Quantum physics is @dga471’s specialty, so I think we should listen to him. Here are my two cents: I don’t think radioactive alpha decay is self-caused, because:
Alpha decay is a tunneling problem: first you describe your particle by a wavefunction that is confined by a potential barrier. Given a general potential, the wavefunction can be solved completely in a deterministic way from the Schrödinger equation. If you solve for it with the potential barrier, you get that parts of it leaks out of the potential barrier. Look at this schematic from wikipedia:
The red line is the wavefunction and the rectangle is the potential barrier. Given that the shape of the wavefunction is caused by the potential barrier and the Schrödinger equation
, it is hard to argue that it is self-caused.

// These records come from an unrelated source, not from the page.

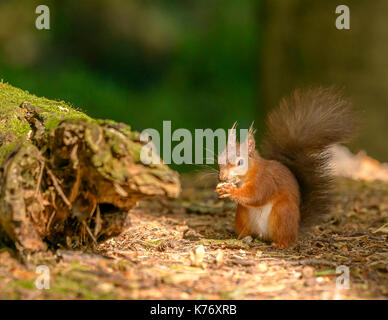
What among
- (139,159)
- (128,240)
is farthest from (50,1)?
(139,159)

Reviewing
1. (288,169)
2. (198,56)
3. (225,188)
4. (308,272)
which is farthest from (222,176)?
(198,56)

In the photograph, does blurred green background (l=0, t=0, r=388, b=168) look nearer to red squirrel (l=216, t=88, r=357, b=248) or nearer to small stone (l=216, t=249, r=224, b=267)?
red squirrel (l=216, t=88, r=357, b=248)

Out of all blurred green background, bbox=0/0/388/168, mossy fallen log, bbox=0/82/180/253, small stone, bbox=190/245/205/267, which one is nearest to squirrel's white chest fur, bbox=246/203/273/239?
small stone, bbox=190/245/205/267

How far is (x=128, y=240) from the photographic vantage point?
8.09ft

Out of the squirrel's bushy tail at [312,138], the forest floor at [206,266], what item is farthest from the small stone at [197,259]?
the squirrel's bushy tail at [312,138]

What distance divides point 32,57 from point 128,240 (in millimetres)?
4472

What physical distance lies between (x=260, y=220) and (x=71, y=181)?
1070 mm

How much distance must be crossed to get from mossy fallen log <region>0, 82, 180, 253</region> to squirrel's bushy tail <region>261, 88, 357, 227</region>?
1.14 m

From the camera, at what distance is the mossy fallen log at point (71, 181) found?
1.81 m

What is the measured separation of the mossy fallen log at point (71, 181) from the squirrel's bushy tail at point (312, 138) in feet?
3.75

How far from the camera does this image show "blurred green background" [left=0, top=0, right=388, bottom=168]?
502cm

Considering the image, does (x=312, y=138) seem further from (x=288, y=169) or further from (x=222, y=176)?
(x=222, y=176)

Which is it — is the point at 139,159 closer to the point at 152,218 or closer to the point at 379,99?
the point at 152,218

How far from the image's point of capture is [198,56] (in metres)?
7.09
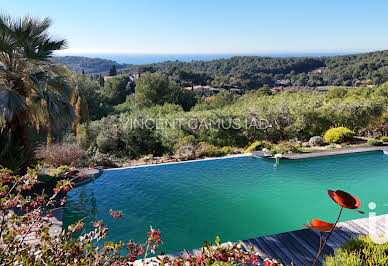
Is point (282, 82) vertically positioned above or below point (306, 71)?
below

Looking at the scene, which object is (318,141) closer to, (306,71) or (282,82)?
(282,82)

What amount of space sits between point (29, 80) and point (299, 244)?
6157 millimetres

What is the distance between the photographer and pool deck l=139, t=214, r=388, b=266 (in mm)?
3836

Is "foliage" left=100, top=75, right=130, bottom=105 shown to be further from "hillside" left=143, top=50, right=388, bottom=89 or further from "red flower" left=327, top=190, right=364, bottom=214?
"red flower" left=327, top=190, right=364, bottom=214

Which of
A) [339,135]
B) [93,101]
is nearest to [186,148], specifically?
[339,135]

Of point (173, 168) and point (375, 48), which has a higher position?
point (375, 48)

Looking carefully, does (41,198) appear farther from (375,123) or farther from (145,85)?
(145,85)

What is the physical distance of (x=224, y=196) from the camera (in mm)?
6738

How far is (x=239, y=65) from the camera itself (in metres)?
63.4

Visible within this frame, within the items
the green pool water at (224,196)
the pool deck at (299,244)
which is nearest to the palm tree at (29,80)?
the green pool water at (224,196)

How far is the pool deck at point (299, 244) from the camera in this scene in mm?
3836

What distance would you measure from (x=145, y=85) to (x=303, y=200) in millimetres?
23946

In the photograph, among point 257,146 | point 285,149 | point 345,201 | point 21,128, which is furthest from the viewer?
point 257,146

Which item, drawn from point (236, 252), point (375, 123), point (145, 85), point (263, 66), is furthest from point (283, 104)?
point (263, 66)
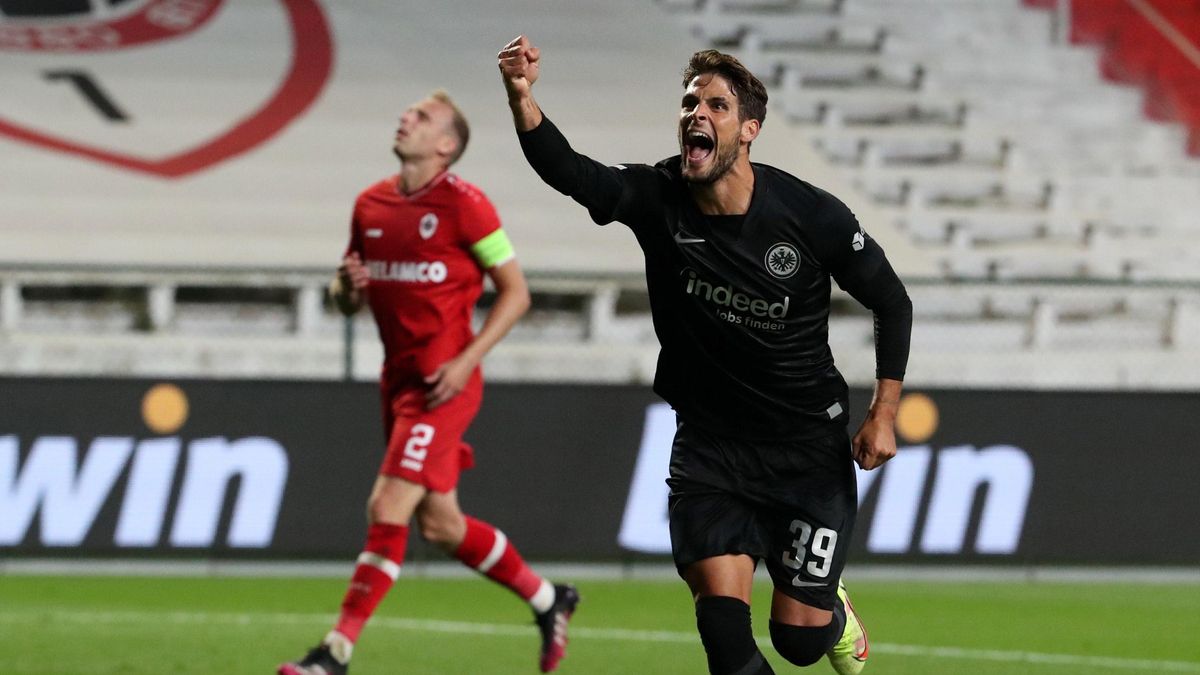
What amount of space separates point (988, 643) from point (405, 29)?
559 inches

Further problematic is the fact that this phenomenon is not constrained to quantum physics. There are many examples of classical waves (such as light, sound waves, etc) that can tunnel through potential barriers. So, if one wants to claim that the wavefunction tunneling through a potential barrier is self-caused in quantum physics, one has to also claim that (for example) water waves tunneling through a potential barrier is also self-caused.
So, at least at the level of wavefunctions, I don’t think that quantum tunneling is self-caused.
Now, there is another issue: Once one has a wavefunction, an observation collapses the wavefunction so that the particle now resides in a particular position (as opposed to being spread out over space). The probability of the particle being in a certain position is non-zero as long as the wavefunction is non-zero at that point. Because the wavefunction is non-zero outside of the barrier, sometimes an observation will find the particle to be outside of the barrier - this is how an alpha particle can escape the confines of a nucleus. Certainly this is not self-caused. Similar to what @dga471 said, obviously an observation caused the wavefunction to collapse. Note that “observations” does not necessarily means “observations by humans”.
This is also not taking into account the various meanings of “caused” in philosophy. For example, one can say that all of this is caused by the rules of physics, and therefore cannot be self-caused.